Friday, October 24, 2025

A major week

Meta Hacker Cup 2025 Round 1 was the main event of last week (problems, results, top 5 on the left, analysis). As usual in the early Hacker Cup rounds, one has to balance the speed against the amount of effort you spend to test your own solutions before attempting to submit them. There is just one attempt per problem, and the submission result is only revealed after the round ends (a pretty unique setup for today's contests, but one that I think makes the competition more exciting and emphasizes the useful testing skills!), and at the same time you only need to be in top n to advance, your score does not matter for the future rounds. It does matter for the bragging rights though, so well done to Geothermal on being much faster than everybody else!

The Hacker Cup is now the "Major Individual Competition" (according to cphof) that was held the most years among those still happening, this one is the 15th edition! TopCoder Open/Invitational is still in the overall lead with 22 editions, but that number is not going to increase further. Huge thanks to the organizers for putting it together year after year, and I'm looking forward to participating in the next 15, and of course to you bringing back the onsite finals :)

Problem D was quite nice, and you can also solve it as a math problem without any computer help. You are given a string of 0s and 1s (check out the original problem statement for the more colorful story!) of length <=600000. Two players are playing a game, making moves in turns. On each move of the first player, they erase any prefix of the string that ends with a 0. On each move of the second player, they erase any suffix of the string that starts with a 1. The player who cannot make a move loses. Who will win if both play optimally?

Thanks for reading, and check back next week!

Monday, October 20, 2025

A lifting week

The Universal Cup held its Stage 2: Paris during the Oct 6 - Oct 12 week (problems, results, top 5 on the left). This was one of the very rare occassions where the winner seemingly was not a veteran team, but a team THU1 consisting of university students. They were already ahead of the usual suspects on 12 problems by penalty time, and solving the last problem 10 minutes before the end was the icing on the cake. Congratulations!

Codeforces Round 1058 wrapped up the week on Sunday (problems, results, top 5 on the left, analysis, my screencast). As the custom goes these days, I have started well on the easier problems but then got stuck, trying to make progress in either of the three remaining problems, and actually being close to solving D2 at the end, but not quite.

Nobody was able to solve everything this time, but the top 5 shows that many different strategies were competitive. In the end solving the problems fast from left to right was the winning recipe for Benq. Congratulations!

In my previous summary, I have mentioned another Codeforces problem: you are given n<=250000 numbers which are written in sorted order. You need to process q<=250000 queries, each query is a segment [l, r] of the numbers. For each query, you need to find the maximum amount of numbers within the segment [l, r] that can be taken in such a way that for each three taken numbers the difference between the largest and the smallest of them is more than z. The number z is the same for all queries.

The first step is solving the problem for a single [lr] query. It is not hard to convince oneself (if we want to have a formal proof, we can use the exchange argument) that we can do it greedily: take the first two numbers in the segment al and al+1, then take the first number at position l+2 or higher that is bigger than al+z, then take the first number to the right of that that is bigger than al+1+z, and so on.

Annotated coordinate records
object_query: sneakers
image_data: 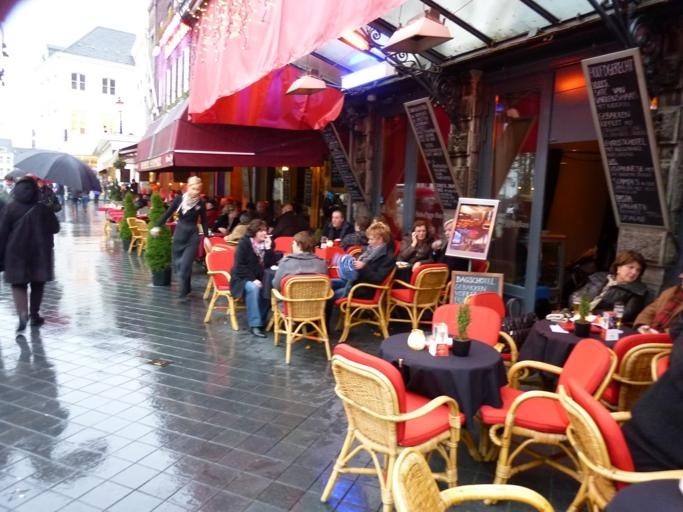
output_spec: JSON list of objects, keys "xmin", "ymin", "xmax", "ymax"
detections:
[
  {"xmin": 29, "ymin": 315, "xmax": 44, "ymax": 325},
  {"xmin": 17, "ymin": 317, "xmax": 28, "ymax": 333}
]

--

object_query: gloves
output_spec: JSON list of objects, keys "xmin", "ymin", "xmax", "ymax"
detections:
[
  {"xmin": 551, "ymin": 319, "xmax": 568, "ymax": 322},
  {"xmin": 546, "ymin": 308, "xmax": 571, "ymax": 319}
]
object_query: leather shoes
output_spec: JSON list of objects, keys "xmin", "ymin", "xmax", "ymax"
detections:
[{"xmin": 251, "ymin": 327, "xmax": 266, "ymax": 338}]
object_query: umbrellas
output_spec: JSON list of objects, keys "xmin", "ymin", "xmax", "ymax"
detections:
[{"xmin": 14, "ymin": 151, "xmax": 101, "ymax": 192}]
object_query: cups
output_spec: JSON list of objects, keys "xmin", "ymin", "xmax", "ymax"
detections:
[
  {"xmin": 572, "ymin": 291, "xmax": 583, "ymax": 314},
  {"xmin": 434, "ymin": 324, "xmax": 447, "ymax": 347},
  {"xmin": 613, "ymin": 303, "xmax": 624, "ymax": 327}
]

### WHAT IS ASKED
1. In the contest blog, rewrite the part from "Thanks for reading, and" to "the cake. Congratulations!", renaming "Universal Cup" as "UCup".
2. Translate this sentence from the contest blog into Spanish: "The player who cannot make a move loses."
3. Answer these questions using the contest blog.
(a) How many editions has TopCoder Open/Invitational had?
(b) Which team won the Universal Cup Stage 2: Paris?
(c) What is the maximum length of the string in Problem D of Hacker Cup Round 1?

### WORKED ANSWERS
1.
Thanks for reading, and check back next week!

Monday, October 20, 2025

A lifting week

The UCup held its Stage 2: Paris during the Oct 6 - Oct 12 week (problems, results, top 5 on the left). This was one of the very rare occassions where the winner seemingly was not a veteran team, but a team THU1 consisting of university students. They were already ahead of the usual suspects on 12 problems by penalty time, and solving the last problem 10 minutes before the end was the icing on the cake. Congratulations!

2. El jugador que no puede hacer un movimiento pierde.

3.
(a) 22 editions.
(b) THU1.
(c) 600000.